• [THE REQUEST]: Leaving the pictures aside, transcribe every line below exactly.

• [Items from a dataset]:
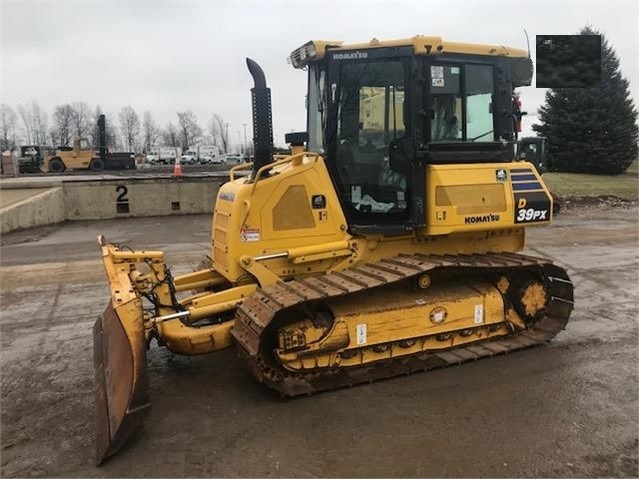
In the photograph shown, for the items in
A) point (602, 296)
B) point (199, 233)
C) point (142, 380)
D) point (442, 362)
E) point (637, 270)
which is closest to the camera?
point (142, 380)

• [WRITTEN REPLY]:
In the photograph shown, for the items in
A) point (602, 296)
B) point (199, 233)
C) point (142, 380)
D) point (442, 362)
E) point (637, 270)
which is closest to the camera?
point (142, 380)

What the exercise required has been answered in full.